» **Page text**:
▼

If the precedent isn’t confirmed, the node clears the current selection and redirects the graph back to the precedentSelection phase, allowing the user to choose again. If the precedent is confirmed, the workflow continues without modification:

function processValidation(state: typeof LegalResearchState.State) {
  const userInput = (state.validation || "").toLowerCase().trim();
  const isValid = userInput === "yes" || userInput === "y";

  if (!isValid) {
    console.log("❌ Precedent not confirmed. Returning to selection...\n");
    return { selectedPrecedent: null, userChoice: "" };
  }

  console.log("✅ Precedent confirmed.\n");
  return {};
}

createDraft: This node generates the initial legal analysis based on the precedent selected by the user. It uses an LLM to evaluate how the chosen precedent applies to the lawyer’s question and determines whether the system has enough information to proceed.

If the precedent can be applied directly, the node produces a draft analysis and, taking the right path, jumps to the final node. If the LLM detects ambiguities, such as undefined contract terms, missing timeline details, or unclear conditions, it returns a flag indicating that clarification is required, along with a list of the specific pieces of information that must be provided. In that case, the ambiguity triggers the left path of the graph:

async function createDraft(state: typeof LegalResearchState.State) {
  console.log("📝 Drafting initial legal analysis...\n");

  const precedent = state.selectedPrecedent;
  if (!precedent) return { draftAnalysis: "" };

  const m = precedent.metadata;

  const structuredLlm = llm.withStructuredOutput({
    name: "draft_analysis",
    schema: {
      type: "object",
      properties: {
        needs_clarification: {
          type: "boolean",
          description:
            "Whether the analysis requires clarification about contract terms or context",
        },
        analysis_text: {
          type: "string",
          description: "The draft legal analysis or the ambiguity explanation",
        },
        missing_information: {
          type: "array",
          items: { type: "string" },
          description:
            "List of specific information needed if clarification is required (empty if no clarification needed)",
        },
      },
      required: ["needs_clarification", "analysis_text", "missing_information"],
    },
  });

  const prompt = `
    Based on this precedent:
    Case: ${m.title}
    Outcome: ${m.outcome}
    Reasoning: ${m.reasoning}
    Key terms: ${m.keyTerms}

    And the lawyer's question: "${state.query}"

    Draft a legal analysis applying this precedent to the question.

▲

» **Dataset records**:

▼

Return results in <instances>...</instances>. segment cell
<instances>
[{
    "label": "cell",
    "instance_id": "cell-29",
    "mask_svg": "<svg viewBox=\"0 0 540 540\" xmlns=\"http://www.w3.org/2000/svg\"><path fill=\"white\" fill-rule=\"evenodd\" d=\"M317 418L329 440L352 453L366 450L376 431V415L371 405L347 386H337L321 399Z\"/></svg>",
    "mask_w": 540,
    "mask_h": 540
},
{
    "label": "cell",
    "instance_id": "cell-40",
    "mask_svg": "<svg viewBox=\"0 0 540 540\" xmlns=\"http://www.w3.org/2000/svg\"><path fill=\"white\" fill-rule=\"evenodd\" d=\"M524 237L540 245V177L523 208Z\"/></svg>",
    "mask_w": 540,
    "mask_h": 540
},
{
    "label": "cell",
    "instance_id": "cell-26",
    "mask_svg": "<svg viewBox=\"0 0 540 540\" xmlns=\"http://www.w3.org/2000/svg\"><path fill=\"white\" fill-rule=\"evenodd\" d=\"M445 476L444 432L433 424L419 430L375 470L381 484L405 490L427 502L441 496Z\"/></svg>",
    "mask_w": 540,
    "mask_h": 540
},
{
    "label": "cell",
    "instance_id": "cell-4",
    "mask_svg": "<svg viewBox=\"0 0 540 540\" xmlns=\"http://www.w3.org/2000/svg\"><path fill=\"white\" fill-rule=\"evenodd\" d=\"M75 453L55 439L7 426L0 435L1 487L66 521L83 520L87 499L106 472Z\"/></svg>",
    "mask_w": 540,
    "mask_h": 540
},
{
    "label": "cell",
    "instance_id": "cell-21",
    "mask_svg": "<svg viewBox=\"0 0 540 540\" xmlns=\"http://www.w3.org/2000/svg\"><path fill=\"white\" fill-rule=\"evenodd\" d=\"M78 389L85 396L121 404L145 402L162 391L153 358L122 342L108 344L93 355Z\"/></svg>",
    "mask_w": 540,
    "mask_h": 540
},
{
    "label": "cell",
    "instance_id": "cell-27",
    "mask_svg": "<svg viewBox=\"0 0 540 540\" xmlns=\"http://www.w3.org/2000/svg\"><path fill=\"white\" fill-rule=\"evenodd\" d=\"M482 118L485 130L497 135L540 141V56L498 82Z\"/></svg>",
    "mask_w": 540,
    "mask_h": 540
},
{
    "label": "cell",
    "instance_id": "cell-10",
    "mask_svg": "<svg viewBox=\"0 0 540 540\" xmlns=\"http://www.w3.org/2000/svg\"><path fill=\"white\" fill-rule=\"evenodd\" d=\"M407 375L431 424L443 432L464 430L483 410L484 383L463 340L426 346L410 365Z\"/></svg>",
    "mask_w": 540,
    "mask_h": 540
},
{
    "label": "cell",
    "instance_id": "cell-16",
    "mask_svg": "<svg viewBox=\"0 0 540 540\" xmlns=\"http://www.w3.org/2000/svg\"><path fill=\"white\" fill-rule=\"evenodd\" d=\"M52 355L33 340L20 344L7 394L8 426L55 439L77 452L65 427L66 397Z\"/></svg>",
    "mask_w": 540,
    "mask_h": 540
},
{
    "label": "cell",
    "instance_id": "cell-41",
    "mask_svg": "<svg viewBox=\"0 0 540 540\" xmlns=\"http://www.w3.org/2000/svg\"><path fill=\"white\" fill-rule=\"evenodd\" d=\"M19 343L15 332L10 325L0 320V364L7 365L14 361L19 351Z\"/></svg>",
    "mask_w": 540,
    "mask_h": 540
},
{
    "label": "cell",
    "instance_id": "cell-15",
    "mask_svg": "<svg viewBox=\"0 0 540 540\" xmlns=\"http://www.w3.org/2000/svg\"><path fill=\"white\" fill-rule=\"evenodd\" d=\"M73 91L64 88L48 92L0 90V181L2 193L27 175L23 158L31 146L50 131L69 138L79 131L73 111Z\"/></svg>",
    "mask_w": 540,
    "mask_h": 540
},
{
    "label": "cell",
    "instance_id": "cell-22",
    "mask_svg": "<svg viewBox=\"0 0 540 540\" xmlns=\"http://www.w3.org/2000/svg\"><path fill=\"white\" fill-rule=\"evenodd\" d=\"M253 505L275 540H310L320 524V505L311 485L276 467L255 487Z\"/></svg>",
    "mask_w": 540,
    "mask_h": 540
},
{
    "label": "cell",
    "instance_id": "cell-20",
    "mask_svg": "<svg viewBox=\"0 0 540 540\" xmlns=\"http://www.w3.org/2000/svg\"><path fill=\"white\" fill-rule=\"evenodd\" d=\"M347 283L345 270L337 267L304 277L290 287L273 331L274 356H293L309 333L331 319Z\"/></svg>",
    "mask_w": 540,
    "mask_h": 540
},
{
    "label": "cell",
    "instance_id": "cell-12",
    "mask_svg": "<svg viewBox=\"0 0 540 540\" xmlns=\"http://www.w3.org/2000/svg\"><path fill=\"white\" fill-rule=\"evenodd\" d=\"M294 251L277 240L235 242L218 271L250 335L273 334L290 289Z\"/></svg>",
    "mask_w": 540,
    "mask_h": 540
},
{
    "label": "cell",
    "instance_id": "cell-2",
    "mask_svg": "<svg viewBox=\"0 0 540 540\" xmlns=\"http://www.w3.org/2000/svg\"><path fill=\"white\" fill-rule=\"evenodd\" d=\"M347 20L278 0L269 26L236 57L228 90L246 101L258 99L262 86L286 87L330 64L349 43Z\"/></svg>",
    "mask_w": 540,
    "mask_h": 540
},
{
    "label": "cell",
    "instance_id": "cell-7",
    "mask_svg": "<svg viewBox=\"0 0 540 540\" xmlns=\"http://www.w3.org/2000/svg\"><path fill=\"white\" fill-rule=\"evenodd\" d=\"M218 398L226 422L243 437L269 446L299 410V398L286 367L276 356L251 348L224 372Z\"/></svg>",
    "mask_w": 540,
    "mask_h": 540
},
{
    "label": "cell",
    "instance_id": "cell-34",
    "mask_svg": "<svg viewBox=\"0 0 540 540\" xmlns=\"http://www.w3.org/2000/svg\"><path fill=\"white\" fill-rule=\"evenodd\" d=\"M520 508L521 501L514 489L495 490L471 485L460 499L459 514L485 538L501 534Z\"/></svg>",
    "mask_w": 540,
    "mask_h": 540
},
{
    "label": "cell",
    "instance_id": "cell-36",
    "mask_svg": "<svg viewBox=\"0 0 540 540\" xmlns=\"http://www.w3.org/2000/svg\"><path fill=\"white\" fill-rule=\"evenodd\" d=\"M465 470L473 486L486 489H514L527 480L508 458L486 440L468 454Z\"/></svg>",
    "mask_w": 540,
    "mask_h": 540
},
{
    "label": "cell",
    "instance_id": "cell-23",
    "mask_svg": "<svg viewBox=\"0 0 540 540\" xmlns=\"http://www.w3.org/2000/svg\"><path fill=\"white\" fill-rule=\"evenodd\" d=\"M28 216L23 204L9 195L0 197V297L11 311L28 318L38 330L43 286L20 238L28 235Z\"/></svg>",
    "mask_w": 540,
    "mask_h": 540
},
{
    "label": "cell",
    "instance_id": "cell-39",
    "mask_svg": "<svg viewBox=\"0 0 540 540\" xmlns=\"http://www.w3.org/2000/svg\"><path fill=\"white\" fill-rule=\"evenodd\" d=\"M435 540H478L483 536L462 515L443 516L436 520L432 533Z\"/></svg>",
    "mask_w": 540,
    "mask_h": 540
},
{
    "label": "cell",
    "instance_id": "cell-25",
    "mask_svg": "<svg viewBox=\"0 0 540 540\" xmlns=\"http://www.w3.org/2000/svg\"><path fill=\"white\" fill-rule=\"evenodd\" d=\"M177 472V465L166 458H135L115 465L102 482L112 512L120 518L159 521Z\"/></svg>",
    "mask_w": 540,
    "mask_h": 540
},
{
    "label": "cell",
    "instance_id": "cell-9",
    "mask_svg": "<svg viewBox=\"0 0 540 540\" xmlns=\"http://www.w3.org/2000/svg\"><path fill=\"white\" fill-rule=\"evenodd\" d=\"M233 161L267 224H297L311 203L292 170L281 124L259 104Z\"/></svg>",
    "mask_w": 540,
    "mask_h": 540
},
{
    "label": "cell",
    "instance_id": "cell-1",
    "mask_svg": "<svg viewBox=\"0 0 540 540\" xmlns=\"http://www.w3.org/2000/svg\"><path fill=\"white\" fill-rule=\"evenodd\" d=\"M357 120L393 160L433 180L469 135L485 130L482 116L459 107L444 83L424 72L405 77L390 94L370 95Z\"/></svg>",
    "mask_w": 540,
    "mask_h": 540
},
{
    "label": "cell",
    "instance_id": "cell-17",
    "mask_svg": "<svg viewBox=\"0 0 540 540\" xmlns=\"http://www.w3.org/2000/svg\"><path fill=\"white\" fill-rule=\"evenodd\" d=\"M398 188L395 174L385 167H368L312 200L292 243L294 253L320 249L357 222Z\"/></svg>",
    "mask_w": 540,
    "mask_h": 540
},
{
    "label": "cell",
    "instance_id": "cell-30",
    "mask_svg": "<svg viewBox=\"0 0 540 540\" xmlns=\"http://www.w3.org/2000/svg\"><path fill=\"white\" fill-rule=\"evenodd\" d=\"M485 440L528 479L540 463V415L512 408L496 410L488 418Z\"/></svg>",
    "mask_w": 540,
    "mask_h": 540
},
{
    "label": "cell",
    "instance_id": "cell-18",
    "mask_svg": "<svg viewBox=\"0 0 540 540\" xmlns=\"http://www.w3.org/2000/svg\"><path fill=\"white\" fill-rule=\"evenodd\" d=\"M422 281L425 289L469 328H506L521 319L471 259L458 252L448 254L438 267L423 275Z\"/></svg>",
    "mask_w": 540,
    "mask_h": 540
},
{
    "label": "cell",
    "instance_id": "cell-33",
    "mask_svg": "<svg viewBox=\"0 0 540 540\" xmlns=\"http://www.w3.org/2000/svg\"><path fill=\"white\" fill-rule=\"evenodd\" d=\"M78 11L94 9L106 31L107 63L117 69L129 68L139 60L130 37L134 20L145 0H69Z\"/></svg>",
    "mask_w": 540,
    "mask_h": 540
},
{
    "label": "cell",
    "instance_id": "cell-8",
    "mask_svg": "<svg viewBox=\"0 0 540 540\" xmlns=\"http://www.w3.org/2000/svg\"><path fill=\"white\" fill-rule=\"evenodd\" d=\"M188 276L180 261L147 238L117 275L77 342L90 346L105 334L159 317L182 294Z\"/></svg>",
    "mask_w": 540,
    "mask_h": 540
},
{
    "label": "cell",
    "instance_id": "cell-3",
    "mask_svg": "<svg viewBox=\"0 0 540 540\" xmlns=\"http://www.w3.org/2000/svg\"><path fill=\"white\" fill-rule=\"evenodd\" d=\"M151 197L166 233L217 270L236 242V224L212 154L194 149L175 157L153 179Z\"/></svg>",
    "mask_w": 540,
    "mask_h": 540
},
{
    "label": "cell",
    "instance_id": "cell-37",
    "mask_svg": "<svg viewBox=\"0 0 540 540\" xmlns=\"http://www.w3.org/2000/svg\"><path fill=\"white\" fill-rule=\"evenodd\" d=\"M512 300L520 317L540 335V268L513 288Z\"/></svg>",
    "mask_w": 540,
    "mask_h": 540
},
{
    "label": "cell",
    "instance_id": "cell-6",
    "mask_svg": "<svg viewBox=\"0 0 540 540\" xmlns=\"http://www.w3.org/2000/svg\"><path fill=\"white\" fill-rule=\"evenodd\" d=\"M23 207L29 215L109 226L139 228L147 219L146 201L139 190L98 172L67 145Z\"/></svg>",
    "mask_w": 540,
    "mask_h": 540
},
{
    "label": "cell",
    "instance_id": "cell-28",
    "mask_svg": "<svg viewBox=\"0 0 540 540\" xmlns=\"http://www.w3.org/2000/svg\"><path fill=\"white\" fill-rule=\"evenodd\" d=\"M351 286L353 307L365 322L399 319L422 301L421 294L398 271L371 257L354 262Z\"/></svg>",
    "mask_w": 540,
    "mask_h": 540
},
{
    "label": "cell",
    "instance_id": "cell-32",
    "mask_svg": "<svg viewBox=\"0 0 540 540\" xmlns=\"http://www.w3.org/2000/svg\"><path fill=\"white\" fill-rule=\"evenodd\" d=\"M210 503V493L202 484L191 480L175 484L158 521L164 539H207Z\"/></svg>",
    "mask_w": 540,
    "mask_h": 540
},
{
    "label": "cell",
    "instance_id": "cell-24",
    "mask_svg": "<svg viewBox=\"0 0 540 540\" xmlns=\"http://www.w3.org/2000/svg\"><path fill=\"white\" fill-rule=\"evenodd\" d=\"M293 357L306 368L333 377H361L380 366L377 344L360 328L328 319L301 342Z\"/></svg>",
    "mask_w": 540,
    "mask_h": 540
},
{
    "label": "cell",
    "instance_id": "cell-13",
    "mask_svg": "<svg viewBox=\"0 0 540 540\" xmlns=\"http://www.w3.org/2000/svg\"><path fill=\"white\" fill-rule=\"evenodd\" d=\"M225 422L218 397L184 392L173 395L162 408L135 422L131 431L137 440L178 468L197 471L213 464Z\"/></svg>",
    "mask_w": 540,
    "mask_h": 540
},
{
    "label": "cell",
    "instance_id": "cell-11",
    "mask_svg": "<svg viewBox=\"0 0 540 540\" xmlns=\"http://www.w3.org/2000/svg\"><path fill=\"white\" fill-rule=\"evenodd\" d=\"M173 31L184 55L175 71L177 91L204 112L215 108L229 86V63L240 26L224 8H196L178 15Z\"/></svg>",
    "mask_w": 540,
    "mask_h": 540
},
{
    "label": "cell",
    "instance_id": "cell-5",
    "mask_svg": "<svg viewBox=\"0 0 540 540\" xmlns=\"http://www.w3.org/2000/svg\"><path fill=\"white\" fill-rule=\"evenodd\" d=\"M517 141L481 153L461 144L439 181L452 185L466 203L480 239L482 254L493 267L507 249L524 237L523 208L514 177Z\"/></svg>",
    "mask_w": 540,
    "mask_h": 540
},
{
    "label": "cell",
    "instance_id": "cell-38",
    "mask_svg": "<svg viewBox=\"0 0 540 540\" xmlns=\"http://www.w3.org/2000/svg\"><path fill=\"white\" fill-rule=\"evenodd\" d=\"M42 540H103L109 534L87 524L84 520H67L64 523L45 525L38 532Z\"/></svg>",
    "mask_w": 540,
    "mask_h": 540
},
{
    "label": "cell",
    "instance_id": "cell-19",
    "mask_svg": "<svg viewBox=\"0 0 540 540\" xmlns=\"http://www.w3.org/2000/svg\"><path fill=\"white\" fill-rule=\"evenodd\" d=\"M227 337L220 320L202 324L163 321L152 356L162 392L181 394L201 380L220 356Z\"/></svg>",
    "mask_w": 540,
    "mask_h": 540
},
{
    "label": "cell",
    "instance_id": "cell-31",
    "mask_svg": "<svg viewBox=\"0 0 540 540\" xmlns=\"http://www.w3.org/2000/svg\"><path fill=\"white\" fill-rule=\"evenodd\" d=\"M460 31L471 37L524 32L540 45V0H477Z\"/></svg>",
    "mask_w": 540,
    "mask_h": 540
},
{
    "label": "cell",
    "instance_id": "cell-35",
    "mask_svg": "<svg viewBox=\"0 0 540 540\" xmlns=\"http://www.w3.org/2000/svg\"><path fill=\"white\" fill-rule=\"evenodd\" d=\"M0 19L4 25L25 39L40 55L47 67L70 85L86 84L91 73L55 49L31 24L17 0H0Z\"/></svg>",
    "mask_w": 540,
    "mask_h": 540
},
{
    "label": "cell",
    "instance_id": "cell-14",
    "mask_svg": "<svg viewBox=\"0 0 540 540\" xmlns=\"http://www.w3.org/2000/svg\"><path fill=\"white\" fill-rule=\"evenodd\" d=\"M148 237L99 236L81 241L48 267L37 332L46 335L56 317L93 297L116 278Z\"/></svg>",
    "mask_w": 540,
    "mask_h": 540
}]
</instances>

▲

» **Study questions**:
1) Write out the legal research workflow text from "createDraft: This node" to "information to proceed.".
2) Translate this sentence from the legal research workflow text into Spanish: "If the precedent isn’t confirmed, the node clears the current selection and redirects the graph back to the precedentSelection phase, allowing the user to choose again."
3) In the legal research workflow text, which path of the graph does an ambiguity trigger?
The entries have no connection to the legal research workflow text.

» **Solution set**:
1)
createDraft: This node generates the initial legal analysis based on the precedent selected by the user. It uses an LLM to evaluate how the chosen precedent applies to the lawyer’s question and determines whether the system has enough information to proceed.

2) Si el precedente no se confirma, el nodo borra la selección actual y redirige el grafo de vuelta a la fase precedentSelection, lo que permite al usuario elegir de nuevo.

3) The left path.